EXERCISE INSTRUCTIONS -
[1] In the forum post below about the G120 MassStorage timing issue, which module did the 2019 replacement board use for WiFi?
[2] Write the next part of the forum post below about the G120 MassStorage timing issue, picking up after its final sentence.

EXERCISE TEXT -
Marginal timing issue with MassStorage on G120

I have encountered what appears to be a marginal timing issue with the MassStorage implementation on the G120 module when accessed with some modern PC drivers.
Perhaps someone else has come across this, maybe GHI can take a look at their implementation and see if there is something obvious?

Background

Back in 2011 we started making an EMX based board for use in industry, it has been very reliable in an extremely harsh environment.
It uses USB Client and microSD for data storage, with what we call “Disk drive Mode” (MassStorage) to allow users to download collected data and upload settings,new software for IFU etc from their PCs.

The EMX software still uses Netmf 4.2 (it just works!)

In 2013 we built some prototype boards using the G120 module in place of the EMX, and a Redpine WiFi module.
Same software, worked with netmf and 4.2 and 4.3, although at that stage some things (eg hibernate) didn’t work with the G120.
We waited for GHI to fix the problems, the clients who had asked for WiFi never went ahead with it.

In 2019 more clients asked for WiFi. Both EMX and Redpine were now EOL, so we did a replacement board using the G120 and Espressif ESP-12 (ESP8266 module) for WiFi.
In testing the original 4.3 code everything worked - except MassStorage writes. Reads were fine.

USB was working fine. We could do full debugging, everything loaded onto the board through the debugger and ran.
MicroSD read and write from the downloaded code running on the module worked perfectly. Settings were read, directories created, log files written.
And in DiskDrive Mode (MassStorage) reads were good, but ANY sort of write (create folder, create 4-byte text file, etc) failed, with errors like “CRC Error” or “Catastrophic Failure (Error 0x8000fff)”

Drilling down into the problem, went back to the original prototype boards. Now we saw problems with microSD writes on them too!

Changed the software to the simplest MassStorage test code, as given by Dat in a forum response to someone else with a problem.

SUPPLIED DATA -
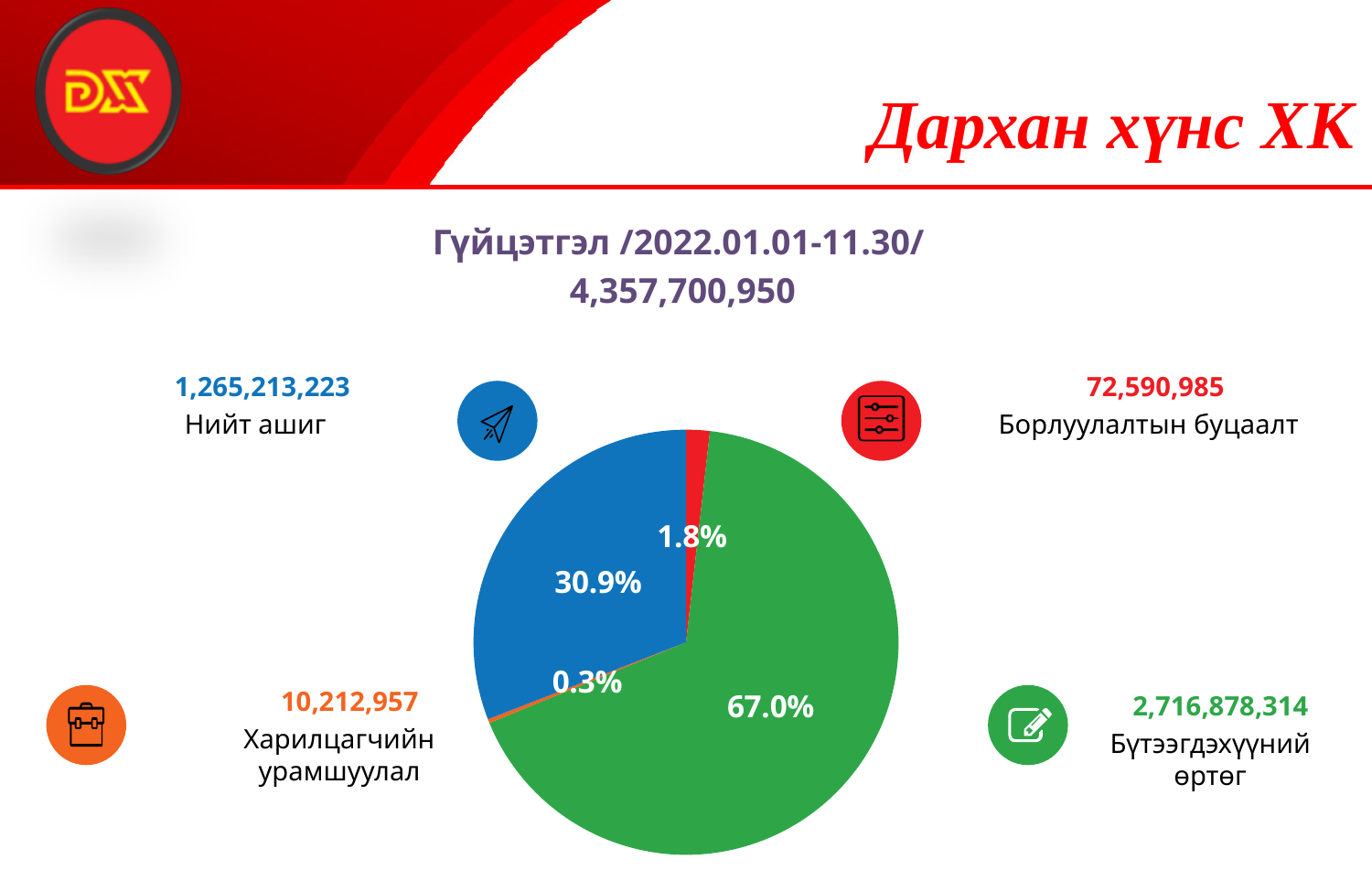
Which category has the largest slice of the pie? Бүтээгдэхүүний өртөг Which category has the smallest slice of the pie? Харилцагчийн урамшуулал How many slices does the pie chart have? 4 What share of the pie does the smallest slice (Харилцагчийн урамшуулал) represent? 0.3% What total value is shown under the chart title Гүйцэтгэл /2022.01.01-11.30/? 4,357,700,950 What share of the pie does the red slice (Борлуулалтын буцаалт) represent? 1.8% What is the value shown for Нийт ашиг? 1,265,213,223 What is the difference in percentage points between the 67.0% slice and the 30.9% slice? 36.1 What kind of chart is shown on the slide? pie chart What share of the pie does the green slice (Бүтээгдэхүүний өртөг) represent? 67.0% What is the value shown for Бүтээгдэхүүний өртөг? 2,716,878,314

PER-TASK OUTPUTS -
[1] The Espressif ESP-12 (an ESP8266 module).

[2]
using System;
using System.IO;
using System.Threading;

using Microsoft.SPOT;
//using Microsoft.SPOT.IO;
using Microsoft.SPOT.Hardware;
using GHI.IO;
using GHI.Usb;
using GHI.Usb.Host;
using GHI.Processor;
using GHI.IO.Storage;

namespace MassStorageTest
{
public class Program
{
    public static void Main()
    {
        GHI.Usb.Client.MassStorage MyUSBClient;
        GHI.IO.Storage.SDCard MySD;
        MySD = new GHI.IO.Storage.SDCard();
        MyUSBClient = new GHI.Usb.Client.MassStorage(0x1B9F, 0xF002, 0x100, 250, "TriNeuron", "MFC", "123456", "xyz", 1);
        GHI.Usb.Client.Controller.ActiveDevice = MyUSBClient;
        Thread.Sleep(100);
        MyUSBClient.AttachLogicalUnit(MySD, 0, " ", " ");
        Thread.Sleep(100);
        MyUSBClient.EnableLogicalUnit(0);
        Thread.Sleep(-1);

    }

}
}

Doesn’t work. Tested on Windows 7. Tested on Windows 10.
Now, test on a Ubuntu Linux system - and it works perfectly, no problems reading or writing any size file, creating directories, etc!

And the original protoype boards? Of course, they were programmed and tested back on Windows XP, which is why they worked.

So, it appears something has changed in the microSD timing in Windows >= 7 which has exposed a problem in the MassStorage timing.
But for G120 only, the EMX based boards still work fine.

More testing, back to basics. Patch up a test G120HDR board with USB and microSD to test.
Great long wires everywhere (see photo), but it works!

Testing

First thought, as problem is only on write, supply voltage to the microSD. Should be ok with short, wide supply lines an a biggish capacitor nearby, but add another big cap just in case. No difference.
Second thought, could it be the USB lines? Jumper them directly - no difference.

So, use a microSD breakout board to check out the signals on the scope.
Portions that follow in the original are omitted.